Wine consumption is falling, but Matthew Conway, a longtime sommelier in New York who now owns the Tippling House, a wine bar in Charleston, S.C., does not think that’s the issue. Instead, he points to both the decline of the sommelier in American restaurants after the Covid pandemic and the rising price of wine in restaurants.

Wine has “lost its place at the table,” he said. “A lot of chefs and operators are to blame for that. They could have helped them embrace beverages at the dinner table.”

Mr. Conway believes sommeliers played a key role not just in pouring the wine but in selling it.

Without sommeliers to inspire guests with the stories behind the bottles and by linking wine or other beverages culturally to the food being consumed, Mr. Conway said, diners are often adrift. Some may feel comfortable to make the leap to picking a bottle. Others are afraid to make choices without someone to shepherd them.

Mr. Conway also believes wine helps to create memorable social experiences.

“Chefs, restaurant operators and owners put less emphasis on wine, and all beverages, as part of the dining experience,” he said. “A chef can make a perfect dish and the only thing that can make it better is the right wine. Not just to enhance the flavors and presentation, it enhances the experience of those at your table. A lot of great things have happened at tables where wine is being poured.”

I’m not a stickler for the sorts of precise pairings that sommeliers care about, especially for people eating at home, without an expert on hand.

With rare exceptions, like a fragile, complex older bottle, which needs simple dishes that won’t overwhelm the delicate wine, it’s hard to make a mistake. I’ve had red wines with oysters and white wines with steak. It’s not the end of the world. It can in fact be quite enjoyable, though I’d always prefer, say, a Chablis with oyster or a Chianti Classico with steak.

Even the least flattering pairing can be better than no pairing at all. I was always told that wine was really difficult to match with eggs, except maybe Champagne.

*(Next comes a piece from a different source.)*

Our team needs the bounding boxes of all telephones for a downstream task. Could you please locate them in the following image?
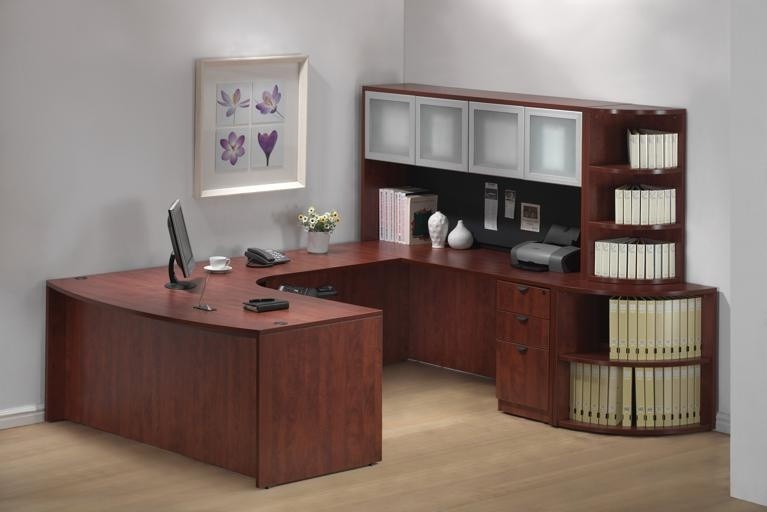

But I used to have a ritual, when landing in France, of finding an omelet and a glass of Beaujolais. I loved it, regardless of the science of the match. The wine made the meal an occasion to remember.

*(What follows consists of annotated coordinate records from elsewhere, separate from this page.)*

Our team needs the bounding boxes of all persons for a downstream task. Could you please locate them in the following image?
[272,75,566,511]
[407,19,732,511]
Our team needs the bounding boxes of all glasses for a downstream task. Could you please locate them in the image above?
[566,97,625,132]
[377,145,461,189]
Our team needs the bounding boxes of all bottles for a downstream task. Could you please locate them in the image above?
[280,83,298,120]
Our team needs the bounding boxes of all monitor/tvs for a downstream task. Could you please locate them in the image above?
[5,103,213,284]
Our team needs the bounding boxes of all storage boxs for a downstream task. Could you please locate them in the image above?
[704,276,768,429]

Paradoxically, as restaurants seem to put less emphasis on wine service, they are counting more than ever on wine to contribute to their bottom lines. Many restaurants are charging much more, proportionately, for glasses of wine as well as for bottles.

For many years, the standard price of a glass of wine in restaurants was the wholesale price of the bottle. That is, if a restaurant paid $12 wholesale for a bottle, it would charge $12 for a glass.

But wine prices have gone up. It takes expertise, which too many restaurants no longer invest in, to find good, moderately priced bottles. Instead, many restaurants are taking the easy way out, charging $20 or more for mediocre glasses of wine.

Similarly, the standard price for a bottle in restaurants used to be three times the wholesale price. Now, too many restaurants are charging four and even five times the wholesale price, trying to achieve the profits they can’t make otherwise through wine sales.

The need for such steps testifies to the dysfunction of the current restaurant business model, perhaps, but it doesn’t make sense on any level to gouge customers. Certainly, it doesn’t encourage people to drink wine.

The wine trade argues that younger people are drinking less than their elders. That’s not entirely true. I see plenty of young people everywhere I go drinking wine, often in natural wine bars where the food choices are rudimentary at best.

I rarely see young people drinking wine in restaurants, though. Is it because of the price? The lack of sommeliers? Popular culture, which treats wine as if it’s a cocktail? I’m not sure, but whatever the reason, I fear they are missing out.

To be clear, there’s never only one way to drink wine. Even as wine has been considered a mealtime staple for centuries, it’s been many other things, too. It’s required for certain religious rituals and always available in bars and taverns, where the food might be limited.